Исходные данные:
◆ ◆ ◆ ◆ ◆

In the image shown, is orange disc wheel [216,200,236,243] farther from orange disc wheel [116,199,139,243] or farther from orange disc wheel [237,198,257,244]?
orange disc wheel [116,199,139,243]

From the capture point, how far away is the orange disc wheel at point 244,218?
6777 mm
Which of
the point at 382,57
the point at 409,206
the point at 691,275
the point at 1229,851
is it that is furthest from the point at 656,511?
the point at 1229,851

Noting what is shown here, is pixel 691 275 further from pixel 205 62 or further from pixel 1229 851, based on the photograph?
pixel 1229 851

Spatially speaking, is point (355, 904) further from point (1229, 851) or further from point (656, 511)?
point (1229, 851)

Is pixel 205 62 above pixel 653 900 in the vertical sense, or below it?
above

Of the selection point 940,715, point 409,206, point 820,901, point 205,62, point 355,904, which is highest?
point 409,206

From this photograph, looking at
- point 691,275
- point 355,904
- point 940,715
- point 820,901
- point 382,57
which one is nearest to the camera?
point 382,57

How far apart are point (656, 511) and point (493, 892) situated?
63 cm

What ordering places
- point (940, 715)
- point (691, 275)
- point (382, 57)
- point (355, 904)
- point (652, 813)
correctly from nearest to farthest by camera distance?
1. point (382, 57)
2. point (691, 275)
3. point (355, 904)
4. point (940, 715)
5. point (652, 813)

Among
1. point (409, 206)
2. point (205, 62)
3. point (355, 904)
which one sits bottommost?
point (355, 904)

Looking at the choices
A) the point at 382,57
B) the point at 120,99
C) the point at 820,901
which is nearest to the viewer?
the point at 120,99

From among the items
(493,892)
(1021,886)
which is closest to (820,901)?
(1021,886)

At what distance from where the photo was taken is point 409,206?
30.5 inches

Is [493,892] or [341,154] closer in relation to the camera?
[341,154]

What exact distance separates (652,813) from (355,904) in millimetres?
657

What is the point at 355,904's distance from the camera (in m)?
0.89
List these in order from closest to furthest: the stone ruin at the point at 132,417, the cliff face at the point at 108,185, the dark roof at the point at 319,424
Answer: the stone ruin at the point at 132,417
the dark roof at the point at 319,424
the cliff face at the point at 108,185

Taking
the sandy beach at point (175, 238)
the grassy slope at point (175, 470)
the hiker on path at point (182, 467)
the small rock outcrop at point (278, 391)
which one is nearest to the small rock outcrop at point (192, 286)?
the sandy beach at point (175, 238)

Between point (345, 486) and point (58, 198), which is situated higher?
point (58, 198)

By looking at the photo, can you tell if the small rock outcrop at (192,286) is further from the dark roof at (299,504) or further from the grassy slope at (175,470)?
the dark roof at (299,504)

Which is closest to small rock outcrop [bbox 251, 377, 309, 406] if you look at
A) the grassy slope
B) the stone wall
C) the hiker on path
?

◆ ◆ ◆ ◆ ◆

Формулировка задания: Выпишите из данных все строки, где встречается слово «photograph».

Ответ к заданию:
Noting what is shown here, is pixel 691 275 further from pixel 205 62 or further from pixel 1229 851, based on the photograph?
From this photograph, looking at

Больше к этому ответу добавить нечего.